WHAT YOU SHOULD DO: Extract the full discussion about flight training and FAA regulation below, reproducing it word for word.

SELECTED TEXT:
>>>>>

I stopped my training when I had just short of 40 hours. The only required procedure I hadn't completed yet was the night flight time. But no way would I have felt comfortable flying passengers at 30 hours. Hell, it was around that time that I ran into problems both with an engine refusing to shut off on the ground (student using the airplane after me didn't read my notation in the log and broke the throttle cable trying to shut the engine off), and on another airplane, the engine hesitating when I throttled back up during a stall recovery.

Minor details, but it's coming across stuff like this and learning to deal with it that makes the extra flying hours valuable.

Like the GP, I'm generally against regulation, but I agree that the FAA seems too lax in this case.

1 comments

> Like the GP, I'm generally against regulation, but I agree that the FAA seems too lax in this case.

Are there other fields where you're very familiar with where you're still against regulation? It seems odd to me that you're for regulation in a field where you recognize the reasons for it, but are against it in general, implying areas where you don't have much expertise.

(Reminds me of when someone in Profession X sees the news get stories and facts about their profession wrong all the time, but continues to trust the news on stories about other fields. I forget what that phenomenon is called.)

I will admit that my comment was poorly phrased.

It's better stated if I say that I prefer to err on the side of less, rather than more, regulation.

It'd fit into a broad interpretation of the Lake Woebegon effect.

<<<<<

Extracted records:

>>>>>

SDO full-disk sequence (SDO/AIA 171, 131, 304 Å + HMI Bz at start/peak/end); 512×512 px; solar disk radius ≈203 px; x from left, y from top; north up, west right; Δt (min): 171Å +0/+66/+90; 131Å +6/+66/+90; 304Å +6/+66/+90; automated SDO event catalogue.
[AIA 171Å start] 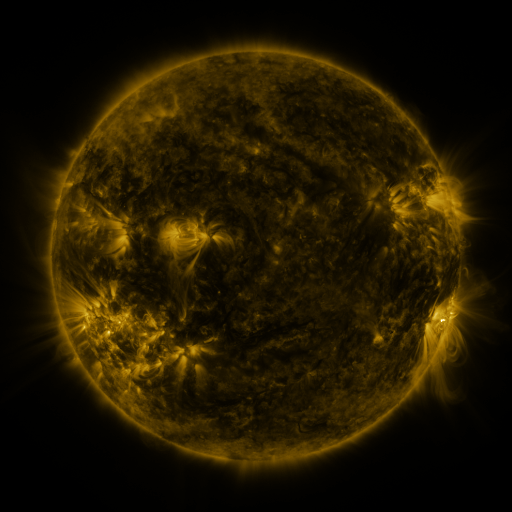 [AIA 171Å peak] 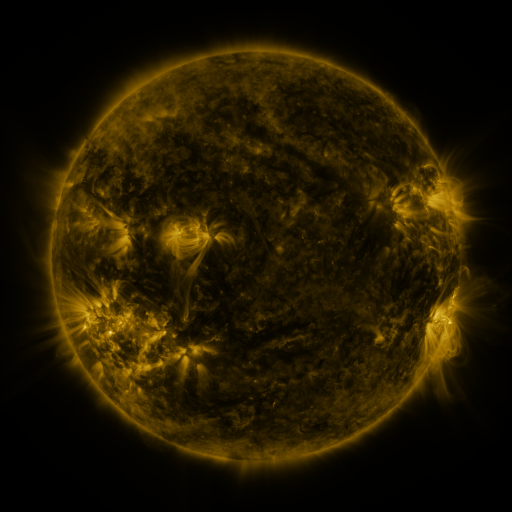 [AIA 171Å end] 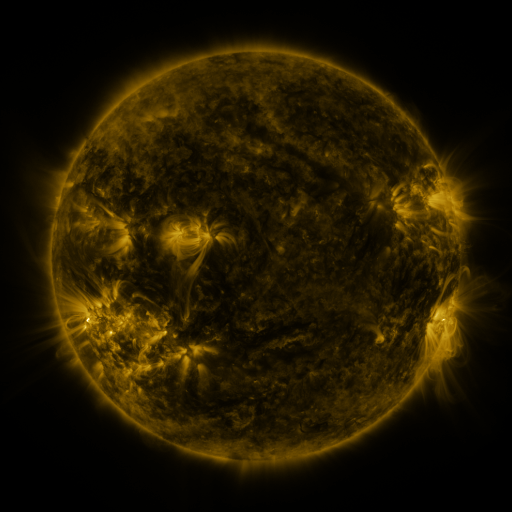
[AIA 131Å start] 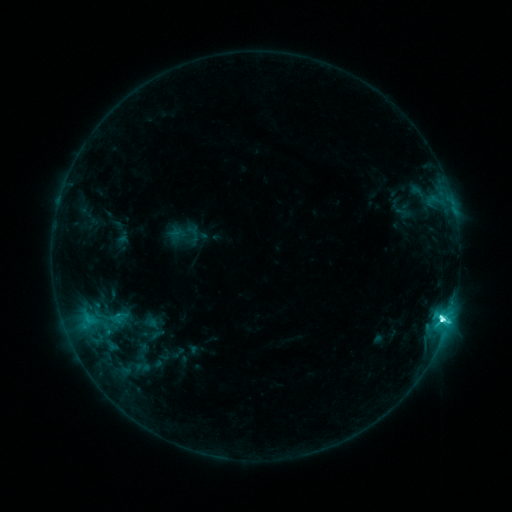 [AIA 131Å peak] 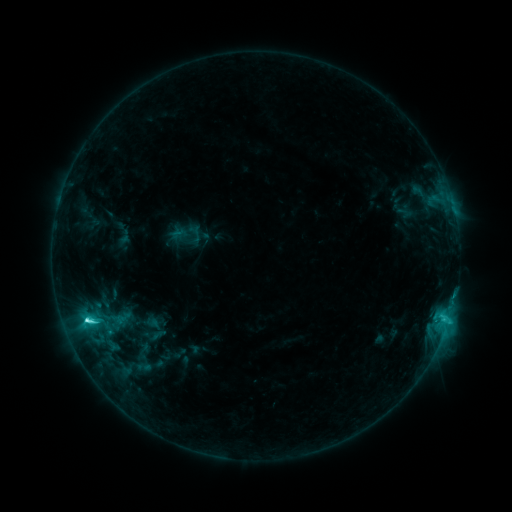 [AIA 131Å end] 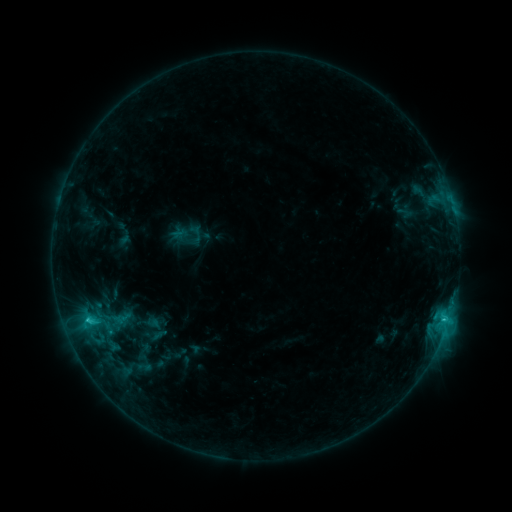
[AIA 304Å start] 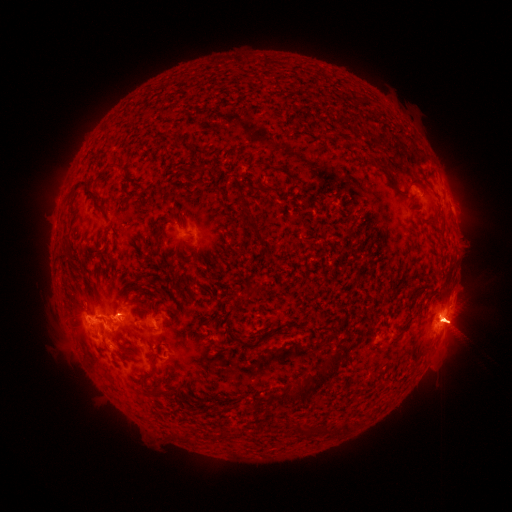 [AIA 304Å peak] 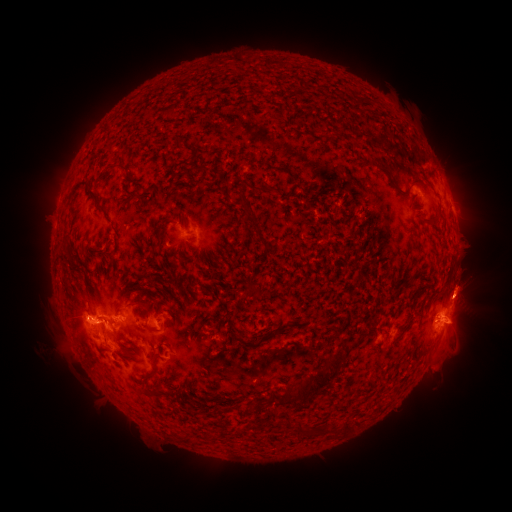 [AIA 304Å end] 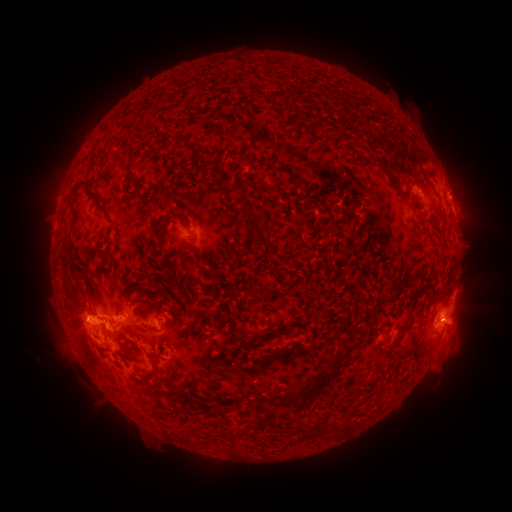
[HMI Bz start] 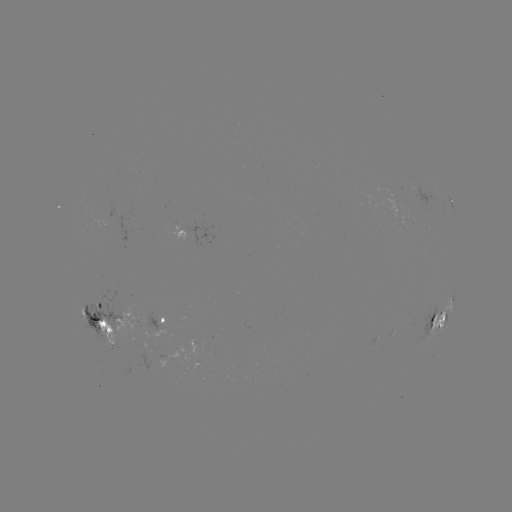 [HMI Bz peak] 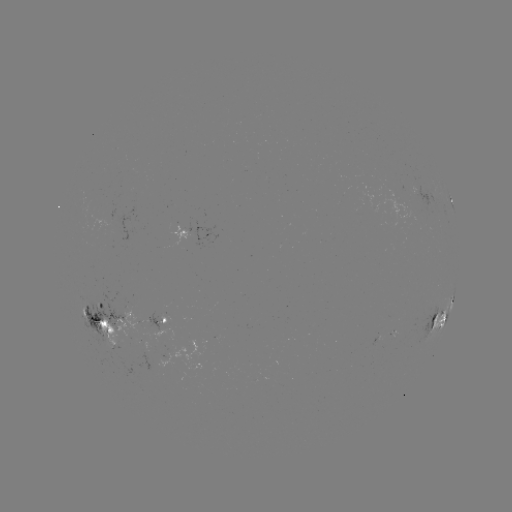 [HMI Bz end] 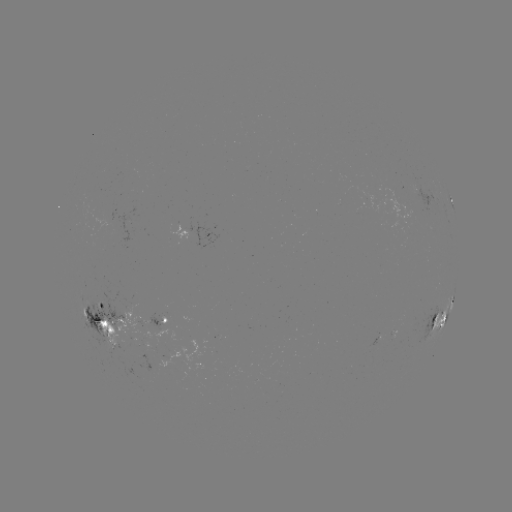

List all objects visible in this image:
emerging-flux region: (163, 343)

<<<<<

PROBLEM SOLUTION:
I stopped my training when I had just short of 40 hours. The only required procedure I hadn't completed yet was the night flight time. But no way would I have felt comfortable flying passengers at 30 hours. Hell, it was around that time that I ran into problems both with an engine refusing to shut off on the ground (student using the airplane after me didn't read my notation in the log and broke the throttle cable trying to shut the engine off), and on another airplane, the engine hesitating when I throttled back up during a stall recovery.

Minor details, but it's coming across stuff like this and learning to deal with it that makes the extra flying hours valuable.

Like the GP, I'm generally against regulation, but I agree that the FAA seems too lax in this case.

1 comments

> Like the GP, I'm generally against regulation, but I agree that the FAA seems too lax in this case.

Are there other fields where you're very familiar with where you're still against regulation? It seems odd to me that you're for regulation in a field where you recognize the reasons for it, but are against it in general, implying areas where you don't have much expertise.

(Reminds me of when someone in Profession X sees the news get stories and facts about their profession wrong all the time, but continues to trust the news on stories about other fields. I forget what that phenomenon is called.)

I will admit that my comment was poorly phrased.

It's better stated if I say that I prefer to err on the side of less, rather than more, regulation.

It'd fit into a broad interpretation of the Lake Woebegon effect.